Barring the publications that have done nothing other than hug a new young, black star and scratch the surface of his artistry, no one’s having a conversation with him or asking him the “whys” and motives behind his art. It’s just bickering, more bickering and rage on social media. In his provocative manner, he subtly fed into the conversation, screamed cyberbullying without toning down his weird, racist tweets and fueled more outrage from the public. Simply because of rage, his next painting, in addition to more money and clout, will now sell for £50k.
“The Three Brothers” is just one in his extensive collection of similar paintings. Public and political figures (all illustrated disrespectfully) are not exempted from his artistic expression. His painting of Prince Harry and Meghan Markle shows the famous couple in a train, a degrading sexual act that includes other men going over a single woman. Although he claims it’s a metaphor for Nigerians invested in the former Royal couple’s family issues. What an artsy explanation. This strengthens his persona as a hypocrite after complaining that his kid and girlfriend also receive the public’s unkind comments. But two wrongs don’t make a right.
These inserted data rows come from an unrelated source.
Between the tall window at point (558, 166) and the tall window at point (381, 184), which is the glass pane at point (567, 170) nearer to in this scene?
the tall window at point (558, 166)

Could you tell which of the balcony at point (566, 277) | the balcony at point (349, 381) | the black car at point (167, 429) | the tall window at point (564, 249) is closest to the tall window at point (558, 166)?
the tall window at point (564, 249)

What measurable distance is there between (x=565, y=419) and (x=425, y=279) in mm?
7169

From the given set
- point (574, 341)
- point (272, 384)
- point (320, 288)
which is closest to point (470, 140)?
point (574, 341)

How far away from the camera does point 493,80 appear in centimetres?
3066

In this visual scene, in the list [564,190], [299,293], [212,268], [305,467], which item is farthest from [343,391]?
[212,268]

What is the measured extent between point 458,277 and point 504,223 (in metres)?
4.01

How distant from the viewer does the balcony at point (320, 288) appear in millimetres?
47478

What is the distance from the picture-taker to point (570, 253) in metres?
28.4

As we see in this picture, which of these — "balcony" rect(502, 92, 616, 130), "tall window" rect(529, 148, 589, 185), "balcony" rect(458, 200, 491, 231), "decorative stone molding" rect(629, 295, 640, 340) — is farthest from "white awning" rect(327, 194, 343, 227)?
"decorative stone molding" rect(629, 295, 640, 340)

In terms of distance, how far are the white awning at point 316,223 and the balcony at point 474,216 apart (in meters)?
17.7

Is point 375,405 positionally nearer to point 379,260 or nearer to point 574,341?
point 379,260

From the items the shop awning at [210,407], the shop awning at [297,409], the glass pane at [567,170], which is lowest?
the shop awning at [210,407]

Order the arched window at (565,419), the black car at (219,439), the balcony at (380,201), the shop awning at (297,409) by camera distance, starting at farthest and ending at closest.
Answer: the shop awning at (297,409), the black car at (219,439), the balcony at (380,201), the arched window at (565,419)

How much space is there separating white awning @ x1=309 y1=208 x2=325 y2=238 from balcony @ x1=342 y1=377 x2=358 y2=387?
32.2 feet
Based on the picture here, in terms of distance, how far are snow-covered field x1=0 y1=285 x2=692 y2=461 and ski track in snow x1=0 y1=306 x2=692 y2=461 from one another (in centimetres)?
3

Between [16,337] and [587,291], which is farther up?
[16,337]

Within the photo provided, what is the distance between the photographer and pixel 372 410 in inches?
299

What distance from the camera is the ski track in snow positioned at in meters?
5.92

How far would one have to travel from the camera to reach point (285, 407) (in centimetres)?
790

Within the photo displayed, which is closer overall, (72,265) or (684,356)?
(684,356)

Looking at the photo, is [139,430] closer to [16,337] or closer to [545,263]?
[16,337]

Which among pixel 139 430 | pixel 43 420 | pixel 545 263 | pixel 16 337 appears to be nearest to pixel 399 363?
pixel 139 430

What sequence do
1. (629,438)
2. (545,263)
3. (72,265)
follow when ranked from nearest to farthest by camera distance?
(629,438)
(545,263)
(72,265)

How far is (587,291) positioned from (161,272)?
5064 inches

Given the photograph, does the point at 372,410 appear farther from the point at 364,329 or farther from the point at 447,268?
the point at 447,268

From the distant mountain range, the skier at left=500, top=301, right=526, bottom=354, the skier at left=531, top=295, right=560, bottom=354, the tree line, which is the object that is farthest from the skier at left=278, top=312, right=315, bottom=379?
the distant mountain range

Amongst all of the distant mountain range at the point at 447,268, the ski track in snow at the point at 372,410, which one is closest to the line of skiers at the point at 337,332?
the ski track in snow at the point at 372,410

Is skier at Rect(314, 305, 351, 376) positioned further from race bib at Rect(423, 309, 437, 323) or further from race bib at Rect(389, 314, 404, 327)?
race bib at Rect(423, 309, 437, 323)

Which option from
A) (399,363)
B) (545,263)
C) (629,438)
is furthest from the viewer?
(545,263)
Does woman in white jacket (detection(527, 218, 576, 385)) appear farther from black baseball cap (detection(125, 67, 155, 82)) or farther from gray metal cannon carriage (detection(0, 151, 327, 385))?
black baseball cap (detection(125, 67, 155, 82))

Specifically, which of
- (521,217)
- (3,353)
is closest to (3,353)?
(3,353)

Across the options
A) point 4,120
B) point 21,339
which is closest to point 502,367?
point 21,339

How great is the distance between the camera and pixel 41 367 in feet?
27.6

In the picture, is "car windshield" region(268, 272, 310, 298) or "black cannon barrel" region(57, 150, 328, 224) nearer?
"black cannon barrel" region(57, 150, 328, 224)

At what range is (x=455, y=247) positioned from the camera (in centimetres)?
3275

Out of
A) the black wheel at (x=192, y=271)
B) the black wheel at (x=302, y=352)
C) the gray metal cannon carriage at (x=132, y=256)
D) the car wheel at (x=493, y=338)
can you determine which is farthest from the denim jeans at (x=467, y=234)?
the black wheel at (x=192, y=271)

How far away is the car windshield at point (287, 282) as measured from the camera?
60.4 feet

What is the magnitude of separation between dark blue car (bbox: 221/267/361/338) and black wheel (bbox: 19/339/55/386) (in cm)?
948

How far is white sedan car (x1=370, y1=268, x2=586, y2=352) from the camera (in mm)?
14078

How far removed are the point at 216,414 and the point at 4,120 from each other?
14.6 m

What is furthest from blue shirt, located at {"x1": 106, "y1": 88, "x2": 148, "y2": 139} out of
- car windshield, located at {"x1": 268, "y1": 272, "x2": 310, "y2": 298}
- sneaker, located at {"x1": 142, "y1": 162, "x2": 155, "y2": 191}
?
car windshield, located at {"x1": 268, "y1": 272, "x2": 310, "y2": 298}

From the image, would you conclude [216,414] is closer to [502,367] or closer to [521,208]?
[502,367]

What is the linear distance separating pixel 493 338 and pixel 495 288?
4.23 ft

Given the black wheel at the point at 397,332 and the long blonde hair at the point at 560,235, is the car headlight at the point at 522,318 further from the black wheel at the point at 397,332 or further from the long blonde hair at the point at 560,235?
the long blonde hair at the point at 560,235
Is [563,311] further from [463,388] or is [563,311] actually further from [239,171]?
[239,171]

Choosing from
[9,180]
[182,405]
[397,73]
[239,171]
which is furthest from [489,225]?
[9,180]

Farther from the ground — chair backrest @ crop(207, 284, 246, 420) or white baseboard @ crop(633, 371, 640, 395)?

There are divisions online. One group thinks the art is dope; art is subjective. Another thinks as long as he’s making mullah— “If no be money, wetin we gain?” Some people say that he’s doing it for a reason; flipping a negative narrative to take white people’s money in the art world. That’s the “Taking back from the White man what he stole from our forefathers” chapter of the Yahoo book. Another hates his art and his personality; mostly mob mentality and alarming screams of “coonery.” If it makes anyone feel better, there’s a point that he pawns himself in his art. No one looks like Slawn’s black face and bold-red lips paintings more than him. What if the faces are different emotions while he disguises himself as someone else? Even if so, it changes no damn thing.
It’s never that deep. People perish over things that are lesser in significance. Offensive or not, problematic or not, Slawn will keep being Slawn. The persona he gives to the public may not be impressive. What he creates as art isn’t his most impressive deliverable, either. But they work for him, and he’s just loud about it. Provocative or loud and ignorant, Slawn is just human, the first and only requirement to be an artist.
The Writer: Tomide Marv is a culture writer interested in everything music and art. Follow Tomide on his Twitter or X account, @akinnitomide.
Gboyega Adeoya March 31, 2024
This is insightful. The part I think may be missing is for Slawn to be made to see the disrespect his ignorance means and for him to fix up. Big ups, Marv.
Michael October 1, 2024
He’s an artist.Let the man paint what he feels like painting.Who is anyone to criticize the subject matter he chooses.Like the Maplethorpe painting of dung on a Blessed Mother painting,of which I found offensive.Many people did not and went to view it.